Problem statement:
Copy out the records from the line with "Building Photo - FIRST" up to and including the line with "Top Knobs Burnham Bar Pull", leaving the pictures out of your answer.

Entries supplied:

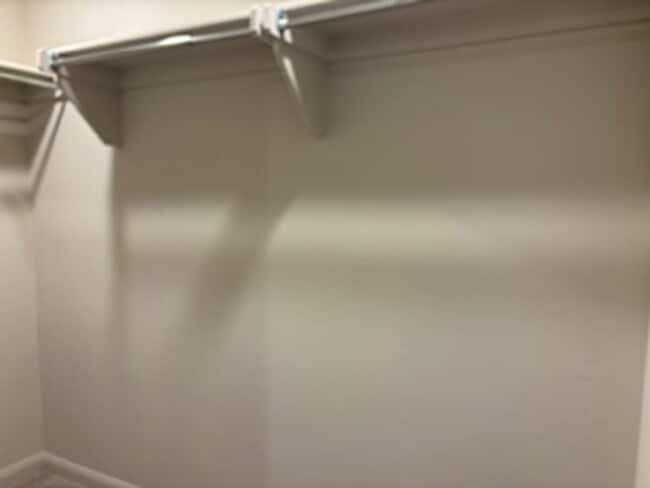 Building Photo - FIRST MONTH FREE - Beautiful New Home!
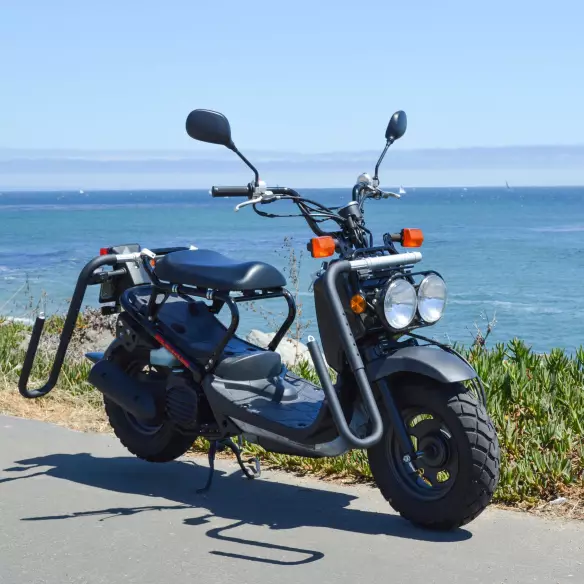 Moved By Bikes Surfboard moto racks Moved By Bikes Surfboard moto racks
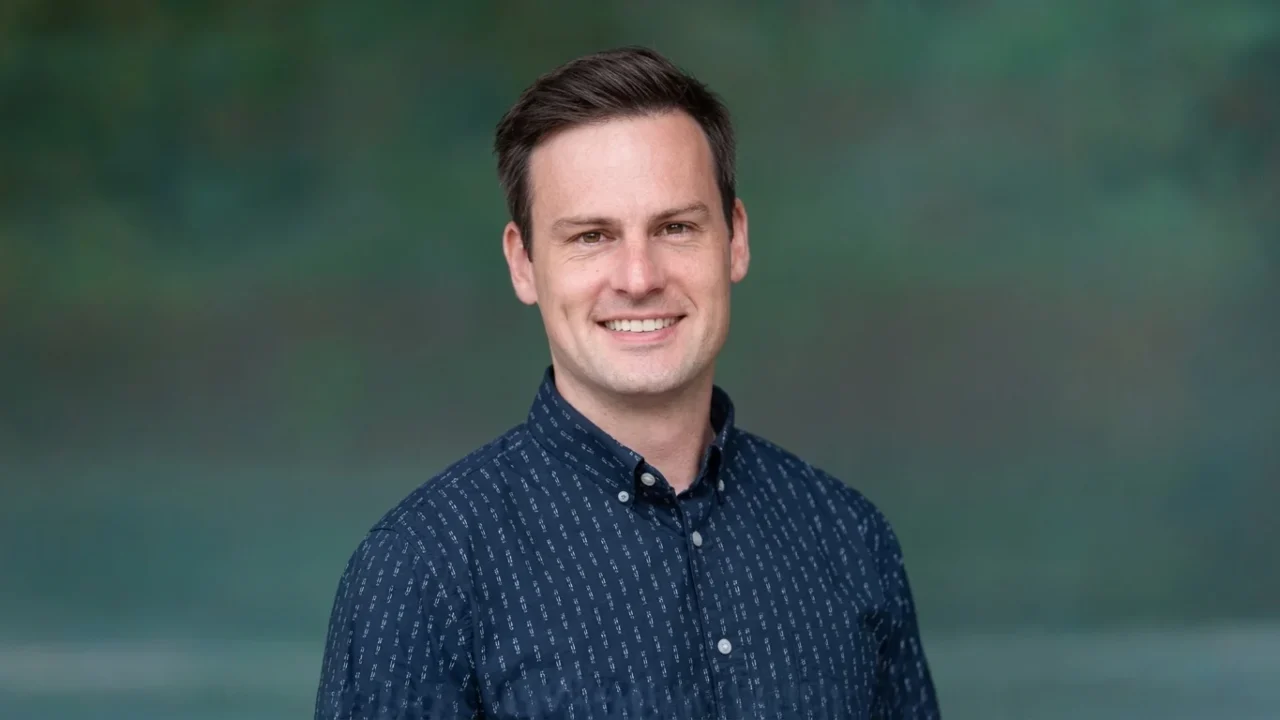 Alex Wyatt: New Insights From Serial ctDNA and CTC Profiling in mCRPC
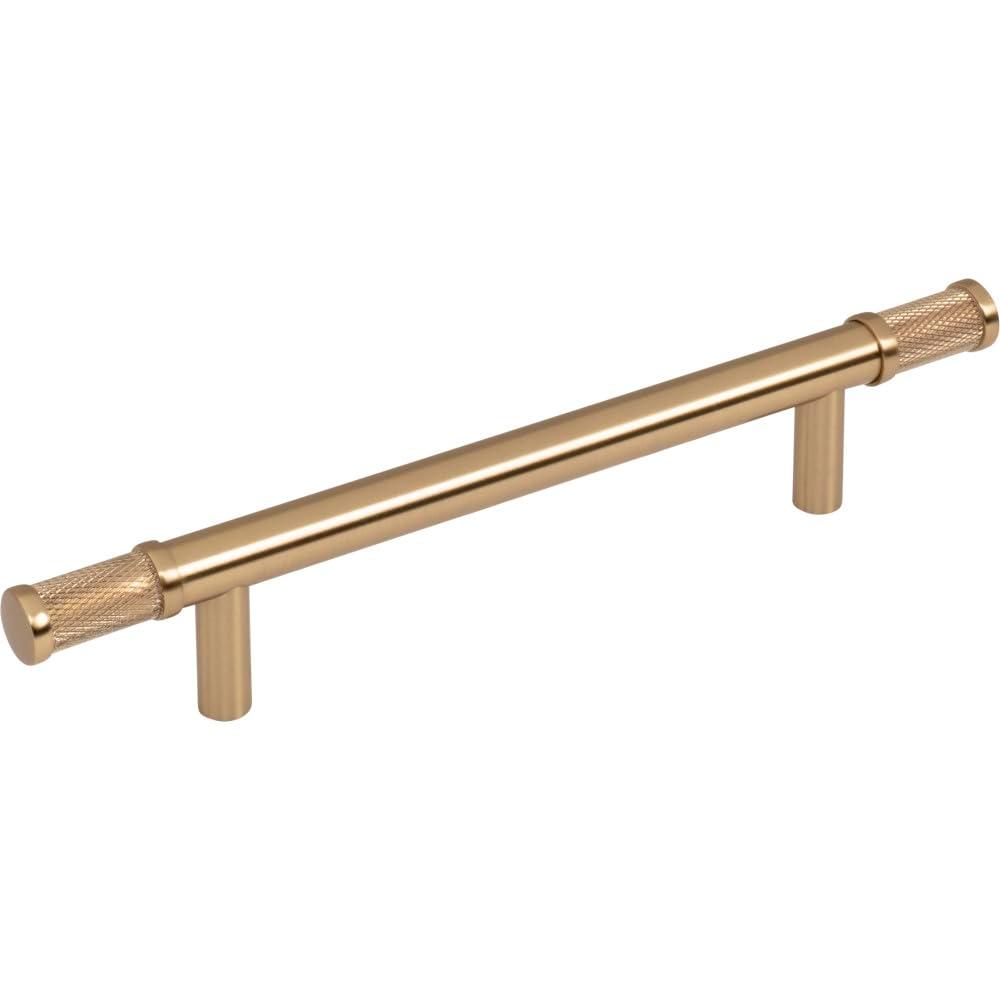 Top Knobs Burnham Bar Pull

--

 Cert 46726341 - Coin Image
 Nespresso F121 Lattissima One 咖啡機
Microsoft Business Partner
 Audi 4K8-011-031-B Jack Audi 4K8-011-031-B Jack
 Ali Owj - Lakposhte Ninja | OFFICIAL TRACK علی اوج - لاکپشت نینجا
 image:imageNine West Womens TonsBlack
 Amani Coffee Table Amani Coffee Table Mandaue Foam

* * *

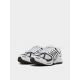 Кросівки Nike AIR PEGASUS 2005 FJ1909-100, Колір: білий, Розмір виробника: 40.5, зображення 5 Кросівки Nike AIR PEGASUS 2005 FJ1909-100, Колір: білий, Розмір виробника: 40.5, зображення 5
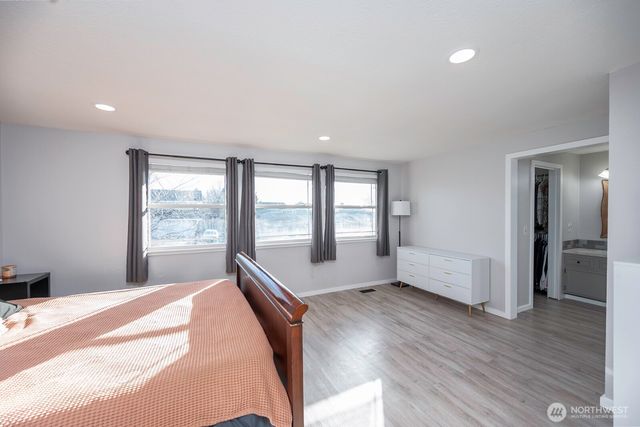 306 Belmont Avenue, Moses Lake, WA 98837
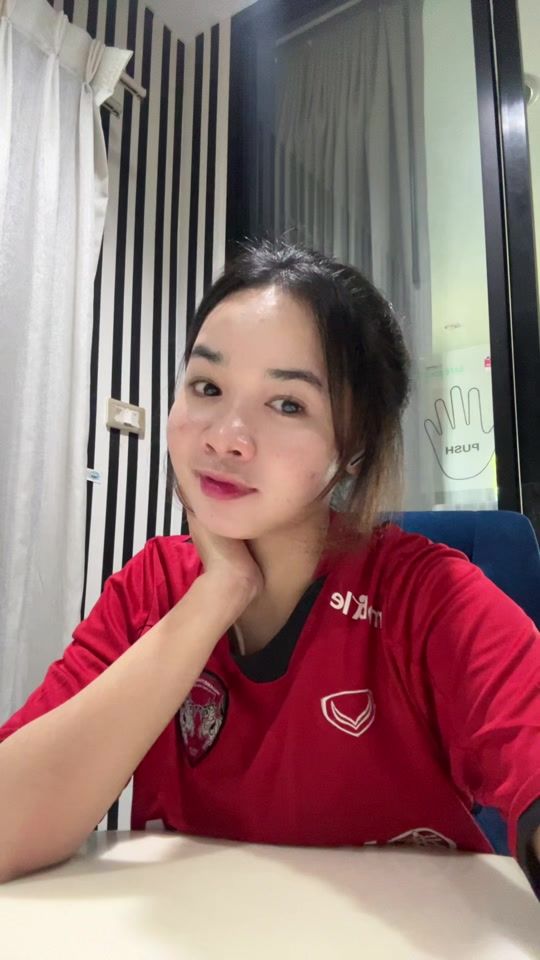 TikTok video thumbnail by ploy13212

Solved exercise:
 Building Photo - FIRST MONTH FREE - Beautiful New Home!
 Moved By Bikes Surfboard moto racks Moved By Bikes Surfboard moto racks
 Alex Wyatt: New Insights From Serial ctDNA and CTC Profiling in mCRPC
 Top Knobs Burnham Bar Pull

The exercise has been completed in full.